- Interactive map of Scotts Hill
- Country: Antigua and Barbuda
- Parish: Saint John

Area
- • Total: 1.26 km^{2} (0.49 sq mi)

Population (2011)
- • Total: 436

= Scotts Hill, Antigua and Barbuda =

Scotts Hill is a village in Saint John, Antigua and Barbuda. It had a population of 436 people in 2011.

== Geography ==
According to the Antigua and Barbuda Statistics Division, the village had a total area of 1.26 square kilometres in 2011.

== Demographics ==

There were 436 people living in Scotts Hill as of the 2011 census.
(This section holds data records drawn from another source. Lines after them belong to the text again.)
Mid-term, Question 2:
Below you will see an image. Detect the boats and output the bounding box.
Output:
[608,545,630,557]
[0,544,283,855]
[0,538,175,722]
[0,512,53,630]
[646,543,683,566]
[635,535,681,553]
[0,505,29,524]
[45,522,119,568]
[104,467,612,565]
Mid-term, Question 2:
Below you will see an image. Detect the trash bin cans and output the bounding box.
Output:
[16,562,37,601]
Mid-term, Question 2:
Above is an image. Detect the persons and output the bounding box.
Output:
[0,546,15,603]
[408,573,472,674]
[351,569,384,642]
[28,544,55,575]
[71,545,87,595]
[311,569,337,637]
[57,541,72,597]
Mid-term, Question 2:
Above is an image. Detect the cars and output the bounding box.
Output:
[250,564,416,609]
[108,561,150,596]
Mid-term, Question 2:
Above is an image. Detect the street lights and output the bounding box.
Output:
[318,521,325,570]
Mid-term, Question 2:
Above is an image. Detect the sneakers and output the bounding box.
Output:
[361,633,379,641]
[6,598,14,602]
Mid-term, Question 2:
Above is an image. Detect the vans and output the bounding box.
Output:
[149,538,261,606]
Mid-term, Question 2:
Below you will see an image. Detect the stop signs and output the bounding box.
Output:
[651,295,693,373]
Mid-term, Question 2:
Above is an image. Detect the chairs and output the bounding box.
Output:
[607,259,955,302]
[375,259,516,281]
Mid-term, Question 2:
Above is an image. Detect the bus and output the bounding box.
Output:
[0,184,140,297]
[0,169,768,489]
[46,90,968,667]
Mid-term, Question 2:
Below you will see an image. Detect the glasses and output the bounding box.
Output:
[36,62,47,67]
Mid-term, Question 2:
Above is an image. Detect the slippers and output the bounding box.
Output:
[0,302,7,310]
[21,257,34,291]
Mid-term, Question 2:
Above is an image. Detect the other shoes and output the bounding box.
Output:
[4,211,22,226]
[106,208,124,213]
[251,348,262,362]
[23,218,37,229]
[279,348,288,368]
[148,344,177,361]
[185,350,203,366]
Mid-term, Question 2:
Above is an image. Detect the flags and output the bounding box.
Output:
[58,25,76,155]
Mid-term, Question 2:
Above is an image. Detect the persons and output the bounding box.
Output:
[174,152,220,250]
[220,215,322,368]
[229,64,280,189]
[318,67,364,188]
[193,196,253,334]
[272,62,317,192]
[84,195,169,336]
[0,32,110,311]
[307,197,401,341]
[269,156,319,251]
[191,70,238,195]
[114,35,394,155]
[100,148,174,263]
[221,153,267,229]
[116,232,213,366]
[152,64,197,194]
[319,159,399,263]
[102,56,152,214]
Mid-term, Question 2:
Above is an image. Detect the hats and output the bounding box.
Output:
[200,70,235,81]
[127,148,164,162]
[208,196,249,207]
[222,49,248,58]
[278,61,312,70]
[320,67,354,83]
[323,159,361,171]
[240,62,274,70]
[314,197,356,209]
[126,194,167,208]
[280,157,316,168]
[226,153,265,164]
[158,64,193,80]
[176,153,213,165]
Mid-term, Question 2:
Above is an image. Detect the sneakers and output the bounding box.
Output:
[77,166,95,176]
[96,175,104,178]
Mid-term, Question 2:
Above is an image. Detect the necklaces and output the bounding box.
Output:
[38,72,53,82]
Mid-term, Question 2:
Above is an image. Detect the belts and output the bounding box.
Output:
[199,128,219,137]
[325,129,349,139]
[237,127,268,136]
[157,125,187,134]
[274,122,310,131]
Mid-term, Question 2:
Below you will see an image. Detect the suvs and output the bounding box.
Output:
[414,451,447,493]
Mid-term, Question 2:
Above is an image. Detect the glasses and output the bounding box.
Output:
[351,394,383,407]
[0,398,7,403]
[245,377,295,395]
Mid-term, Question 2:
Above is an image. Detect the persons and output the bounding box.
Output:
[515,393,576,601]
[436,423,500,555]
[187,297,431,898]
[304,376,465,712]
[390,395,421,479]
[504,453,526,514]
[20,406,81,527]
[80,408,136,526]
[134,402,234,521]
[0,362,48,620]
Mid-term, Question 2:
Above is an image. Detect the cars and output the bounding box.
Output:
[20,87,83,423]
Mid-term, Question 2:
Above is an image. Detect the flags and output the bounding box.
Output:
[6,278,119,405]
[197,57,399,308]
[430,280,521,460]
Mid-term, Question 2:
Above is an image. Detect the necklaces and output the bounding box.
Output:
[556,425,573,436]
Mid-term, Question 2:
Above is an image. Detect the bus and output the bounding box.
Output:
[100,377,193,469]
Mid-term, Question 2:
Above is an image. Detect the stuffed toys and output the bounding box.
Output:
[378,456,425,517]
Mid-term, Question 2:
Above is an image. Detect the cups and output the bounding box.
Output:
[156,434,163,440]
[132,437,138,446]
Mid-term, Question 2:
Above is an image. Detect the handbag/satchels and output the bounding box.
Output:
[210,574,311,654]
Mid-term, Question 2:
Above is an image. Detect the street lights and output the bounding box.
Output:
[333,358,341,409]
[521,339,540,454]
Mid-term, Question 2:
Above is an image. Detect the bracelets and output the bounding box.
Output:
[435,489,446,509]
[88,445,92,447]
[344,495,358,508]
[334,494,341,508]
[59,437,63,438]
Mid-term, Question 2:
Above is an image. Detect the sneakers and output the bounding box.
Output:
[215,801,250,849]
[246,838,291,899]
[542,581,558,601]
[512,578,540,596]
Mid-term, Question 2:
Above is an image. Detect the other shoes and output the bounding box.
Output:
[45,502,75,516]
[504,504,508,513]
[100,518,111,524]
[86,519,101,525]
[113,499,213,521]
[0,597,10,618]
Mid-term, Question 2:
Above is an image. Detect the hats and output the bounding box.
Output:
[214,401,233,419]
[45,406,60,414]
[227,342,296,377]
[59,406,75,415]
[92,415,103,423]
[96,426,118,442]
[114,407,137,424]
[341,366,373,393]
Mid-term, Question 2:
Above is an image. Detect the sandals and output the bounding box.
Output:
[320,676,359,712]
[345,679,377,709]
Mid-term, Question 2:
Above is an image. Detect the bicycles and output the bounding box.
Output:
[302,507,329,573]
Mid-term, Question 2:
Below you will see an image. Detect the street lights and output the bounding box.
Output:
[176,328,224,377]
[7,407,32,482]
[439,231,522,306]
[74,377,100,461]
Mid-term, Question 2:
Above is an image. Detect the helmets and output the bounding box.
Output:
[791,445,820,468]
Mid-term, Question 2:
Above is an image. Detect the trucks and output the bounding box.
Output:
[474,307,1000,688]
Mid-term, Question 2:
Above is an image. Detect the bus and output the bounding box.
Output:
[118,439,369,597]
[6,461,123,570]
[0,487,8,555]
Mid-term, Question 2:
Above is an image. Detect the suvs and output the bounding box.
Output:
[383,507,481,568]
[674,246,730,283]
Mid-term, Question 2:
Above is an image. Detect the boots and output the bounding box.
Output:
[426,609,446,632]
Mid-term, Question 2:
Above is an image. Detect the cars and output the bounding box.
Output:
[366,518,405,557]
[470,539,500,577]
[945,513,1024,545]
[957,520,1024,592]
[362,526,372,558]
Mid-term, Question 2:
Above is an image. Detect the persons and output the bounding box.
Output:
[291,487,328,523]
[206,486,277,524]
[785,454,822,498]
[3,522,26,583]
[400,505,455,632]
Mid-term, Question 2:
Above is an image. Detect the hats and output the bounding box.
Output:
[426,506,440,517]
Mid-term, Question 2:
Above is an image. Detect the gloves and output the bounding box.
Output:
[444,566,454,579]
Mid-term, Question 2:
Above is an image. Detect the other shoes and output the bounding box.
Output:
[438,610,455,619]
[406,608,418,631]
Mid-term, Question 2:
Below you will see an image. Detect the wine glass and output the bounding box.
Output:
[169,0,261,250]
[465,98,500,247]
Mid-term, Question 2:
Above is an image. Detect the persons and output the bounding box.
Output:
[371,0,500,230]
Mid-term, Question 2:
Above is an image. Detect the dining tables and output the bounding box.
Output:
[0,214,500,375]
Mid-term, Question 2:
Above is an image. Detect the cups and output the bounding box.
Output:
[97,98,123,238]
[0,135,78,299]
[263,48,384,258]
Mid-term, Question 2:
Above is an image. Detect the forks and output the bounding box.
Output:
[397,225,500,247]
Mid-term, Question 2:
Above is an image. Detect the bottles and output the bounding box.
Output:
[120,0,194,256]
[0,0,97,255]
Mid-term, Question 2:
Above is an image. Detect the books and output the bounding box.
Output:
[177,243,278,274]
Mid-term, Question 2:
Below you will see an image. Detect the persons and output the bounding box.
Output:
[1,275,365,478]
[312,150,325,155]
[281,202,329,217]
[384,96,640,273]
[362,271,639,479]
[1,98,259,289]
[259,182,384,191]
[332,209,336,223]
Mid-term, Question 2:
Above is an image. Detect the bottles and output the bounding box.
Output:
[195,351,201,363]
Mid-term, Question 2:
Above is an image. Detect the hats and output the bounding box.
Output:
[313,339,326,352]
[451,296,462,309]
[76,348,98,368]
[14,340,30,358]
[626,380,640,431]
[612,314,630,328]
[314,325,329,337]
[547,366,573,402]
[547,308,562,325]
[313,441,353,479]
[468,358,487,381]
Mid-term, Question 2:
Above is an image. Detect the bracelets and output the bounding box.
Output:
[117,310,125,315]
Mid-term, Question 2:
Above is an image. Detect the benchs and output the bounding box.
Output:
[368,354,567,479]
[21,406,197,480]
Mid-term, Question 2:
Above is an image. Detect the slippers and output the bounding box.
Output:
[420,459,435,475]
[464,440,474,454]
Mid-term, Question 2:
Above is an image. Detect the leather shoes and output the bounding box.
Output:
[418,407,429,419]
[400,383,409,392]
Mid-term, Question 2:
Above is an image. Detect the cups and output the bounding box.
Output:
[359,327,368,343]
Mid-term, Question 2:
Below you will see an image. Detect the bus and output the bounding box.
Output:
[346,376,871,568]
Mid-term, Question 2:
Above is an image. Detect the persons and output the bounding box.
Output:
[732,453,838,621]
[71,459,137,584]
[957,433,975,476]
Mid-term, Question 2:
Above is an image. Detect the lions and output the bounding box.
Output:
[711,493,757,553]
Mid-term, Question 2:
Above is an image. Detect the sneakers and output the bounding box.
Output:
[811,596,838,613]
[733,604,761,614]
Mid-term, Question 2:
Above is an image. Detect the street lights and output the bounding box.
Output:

The village was 71.14% African, 15.19% other mixed, 3.29% mixed black/white, 2.53% white, 1.77% East Indian, 1.52% Syrian/Lebanese, 1.27% Hispanic, 1.01% other, and 2.28% not stated. The population was born in different countries, including 65.32% in Antigua and Barbuda, 5.57% in the United States, 4.56% in Trinidad and Tobago, 4.05% in Guyana, and 3.54% in the United Kingdom. The population had diverse religious affiliations, including 17.53% Roman Catholic, 16.75% Anglican, and 10.57% Adventist.